Thomas WINDSOR

Born: ABT 1504, Stanwell, Middlesex, England

Father: Andrew WINDSOR (1° B. Windsor of Bradenham)

Mother: Elizabeth BLOUNT (B. Windsor of Bradenham)

Married: Mary BOKENHAM ABT 1530

Children:

1. Anne WINDSOR

2. Elizabeth WINDSOR

3. Edith WINDSOR

4. Peter WINDSOR

5. Miles WINDSOR

6. Vincent WINDSOR

7. Edward WINDSOR

8. George WINDSOR

9. William WINDSOR

10. Andrew WINDSOR


The details in this biography come from the History of Parliament, a biographical dictionary of Members of the House of Commons.

Born by 1517, 4th but 3rd surv. son of Sir Andrew Windsor, 1st Lord Windsor, and brother of William. Married by 1538, Mary, dau. and h. of Thomas Beckingham of London and Buscot, Berks., 5s. 4da.

?Serjeant-at-arms in 1544; carver to King Felipe Jun 1554.
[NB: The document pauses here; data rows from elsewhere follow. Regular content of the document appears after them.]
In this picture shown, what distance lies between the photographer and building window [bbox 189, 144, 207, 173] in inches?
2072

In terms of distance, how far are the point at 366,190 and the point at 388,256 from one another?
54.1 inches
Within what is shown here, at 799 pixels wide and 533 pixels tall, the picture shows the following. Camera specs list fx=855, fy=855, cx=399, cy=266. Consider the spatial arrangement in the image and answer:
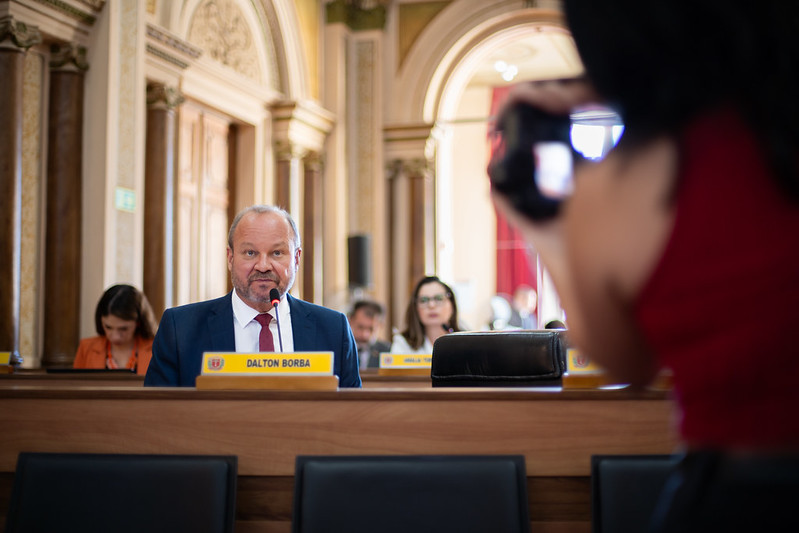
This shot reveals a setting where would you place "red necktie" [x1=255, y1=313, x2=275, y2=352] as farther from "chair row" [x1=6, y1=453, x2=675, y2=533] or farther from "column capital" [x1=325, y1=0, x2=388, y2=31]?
"column capital" [x1=325, y1=0, x2=388, y2=31]

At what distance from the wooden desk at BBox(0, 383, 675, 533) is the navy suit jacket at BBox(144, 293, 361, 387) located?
88cm

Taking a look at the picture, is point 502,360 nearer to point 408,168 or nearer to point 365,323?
point 365,323

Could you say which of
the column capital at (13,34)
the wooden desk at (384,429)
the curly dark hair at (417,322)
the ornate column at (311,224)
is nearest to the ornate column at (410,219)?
the ornate column at (311,224)

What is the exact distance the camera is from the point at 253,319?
2.93 m

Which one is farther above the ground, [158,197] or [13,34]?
[13,34]

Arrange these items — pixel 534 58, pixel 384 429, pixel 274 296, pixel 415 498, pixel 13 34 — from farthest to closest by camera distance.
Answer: pixel 534 58
pixel 13 34
pixel 274 296
pixel 384 429
pixel 415 498

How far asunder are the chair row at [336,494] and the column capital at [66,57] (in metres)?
4.78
Thomas Windsor might have been expected to follow his father and three brothers at the Middle Temple, but although his admission could have been obscured by a gap in the records there is no other indication that he belonged to the inn or practised law; such career as he had lay in the royal household, where he appears to have been for a time a serjeant-at-arms. It was probably his nephew and namesake who accompanied an embassy to France in 1546, but the younger Windsor died in 1552 and it was the uncle who in 1554 was seconded as a carver to the suite of King Felipe. A modest beneficiary in lands and goods under his father’s will, Windsor made an advantageous marriage which in 1551 put him in possession of several Berkshire manors and the arrears of income from them for about 16 years; by 1547 he also had a lease of the Bishop of Winchester’s manor of Bentley. It was his nephew who two years later leased ex-church property in Darlington, but in 1553 Windsor paid £1,000 for a manor at Iver, Buckinghamshire, and also leased South Mimms, Middlesex, from another nephew. During his later years he seems to have overstretched his resources: when he died he still owed £400 for the last lease and he had mortgaged the Iver property for £1,000.
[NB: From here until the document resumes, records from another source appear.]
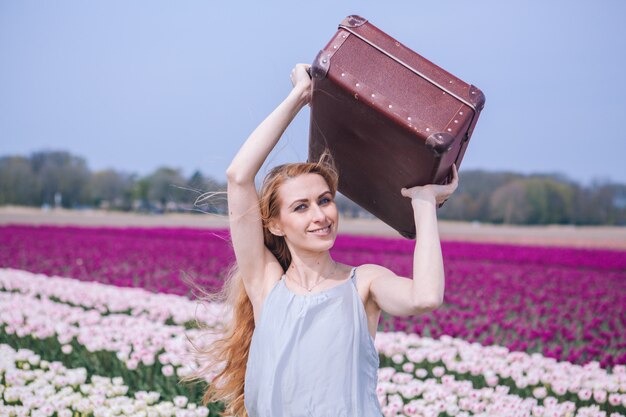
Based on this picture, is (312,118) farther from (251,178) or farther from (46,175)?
(46,175)

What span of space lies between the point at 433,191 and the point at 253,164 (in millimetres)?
606

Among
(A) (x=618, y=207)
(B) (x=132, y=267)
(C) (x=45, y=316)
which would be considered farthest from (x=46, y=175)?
(C) (x=45, y=316)

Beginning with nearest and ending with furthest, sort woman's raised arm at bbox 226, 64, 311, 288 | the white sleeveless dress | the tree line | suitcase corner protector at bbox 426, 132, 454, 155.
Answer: suitcase corner protector at bbox 426, 132, 454, 155 < the white sleeveless dress < woman's raised arm at bbox 226, 64, 311, 288 < the tree line

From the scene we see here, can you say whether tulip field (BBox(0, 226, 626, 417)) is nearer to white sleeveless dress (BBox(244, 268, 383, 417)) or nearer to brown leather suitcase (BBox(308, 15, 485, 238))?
white sleeveless dress (BBox(244, 268, 383, 417))

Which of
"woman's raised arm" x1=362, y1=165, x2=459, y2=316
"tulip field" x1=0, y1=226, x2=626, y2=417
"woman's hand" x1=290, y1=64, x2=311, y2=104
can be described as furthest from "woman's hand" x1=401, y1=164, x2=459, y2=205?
"tulip field" x1=0, y1=226, x2=626, y2=417

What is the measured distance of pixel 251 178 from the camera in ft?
7.32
At the beginning of Mary’s reign Windsor was granted an annuity of £10 for ‘service at Framlingham’ and his election for Reigate is sufficiently explained by his position at court. The borough was normally controlled by the Howard family, represented there at this time by Lord William Howard, whose cousin Sir George Howard had been appointed with Windsor to Felipe’s household. As a Member of this Parliament Windsor is not named among those who opposed one of the government’s bills.
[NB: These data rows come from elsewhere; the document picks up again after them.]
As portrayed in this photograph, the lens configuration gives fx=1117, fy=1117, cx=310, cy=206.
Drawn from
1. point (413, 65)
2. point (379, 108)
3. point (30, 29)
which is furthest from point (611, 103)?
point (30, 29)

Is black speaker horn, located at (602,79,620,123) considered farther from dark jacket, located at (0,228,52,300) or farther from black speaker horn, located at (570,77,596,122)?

Windsor died intestate and in Dec 1567 his widow was given the administration of his property. She herself died in May 1574, and her will and inquisition indicate that she was a woman of some wealth and standing. The heir Andrew was aged 36 and more at his mother’s death. The second son Miles, of Corpus Christi College, Oxford, was to be described as ‘a tolerable Latin poet, but a better orator’, and his ‘popish affections’ were to lead to his withdrawal from university.

Sources:

Johnson, S. R.: WINDSOR, Thomas (by 1517-c.67), of Bentley, Hants and London.